● **Instructions to follow**:
The output should hold exactly, and only, the lines from the line bearing "W W Floral Embroidered" through the last line of the listing below, and no pictures.

====== Recorded data ======

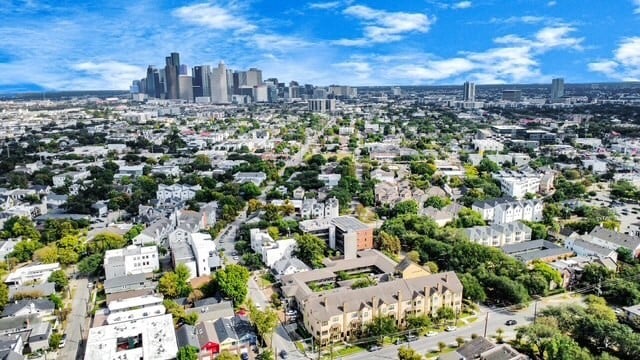 Building Photo - 1410 Hyde Park Blvd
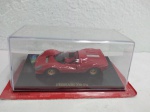 Miniatura Ferrari 330 P4, no estado, 1/43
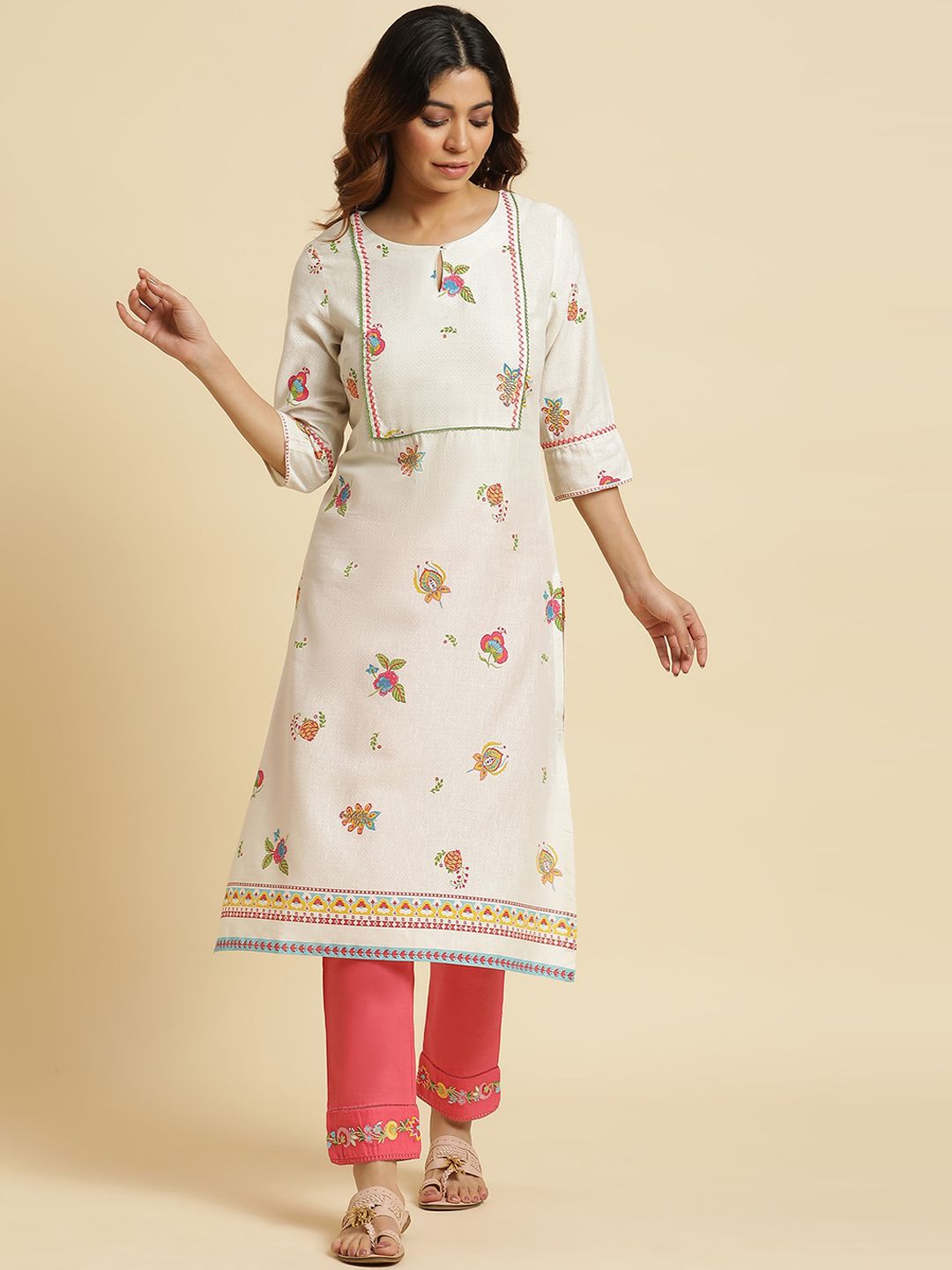 W W Floral Embroidered Round Neck Regular Kurta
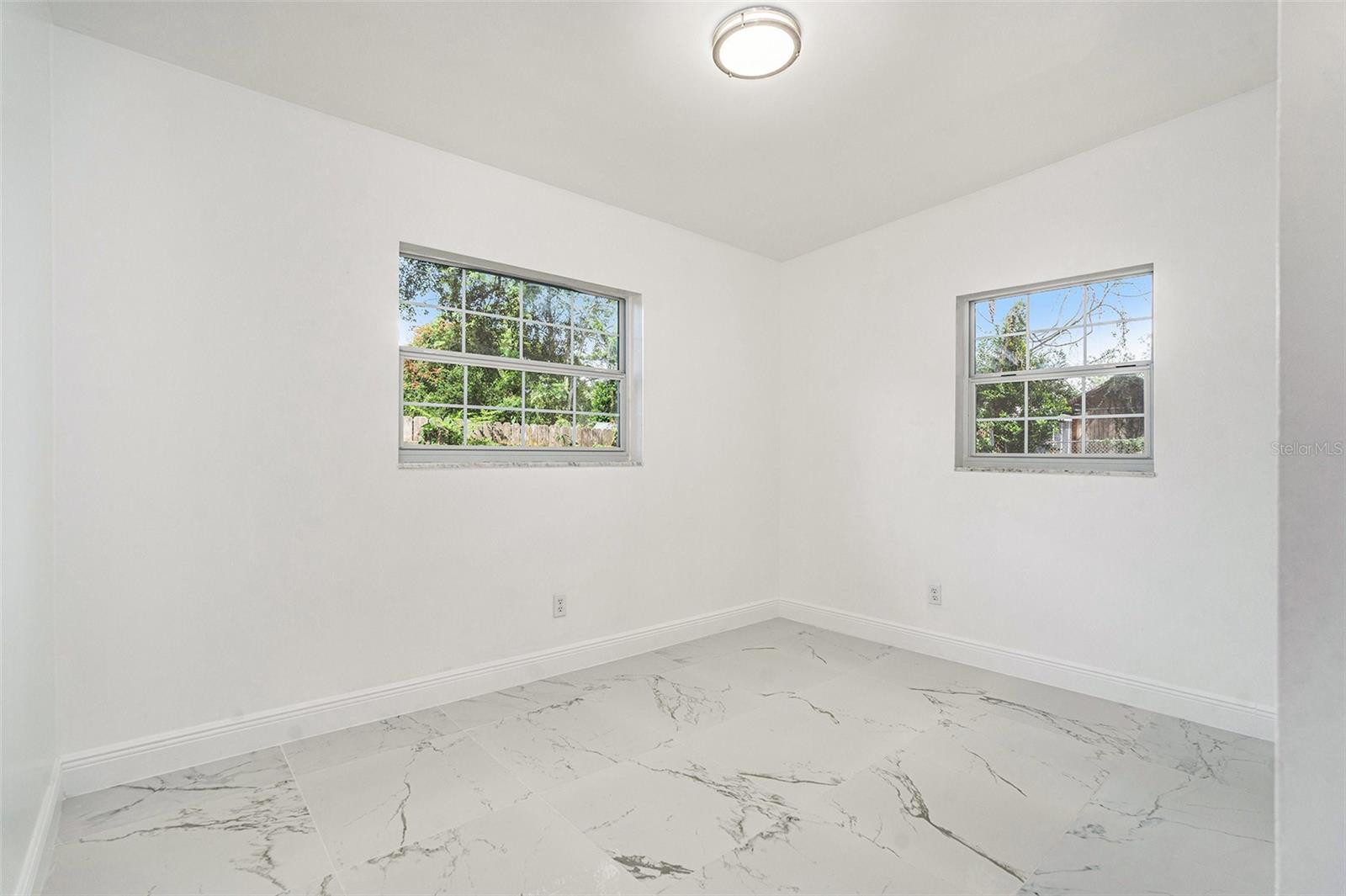 TAMPAS NORTH SIDE COUNTRY CLU - Residential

======

● **Task answer**:
 W W Floral Embroidered Round Neck Regular Kurta
 TAMPAS NORTH SIDE COUNTRY CLU - Residential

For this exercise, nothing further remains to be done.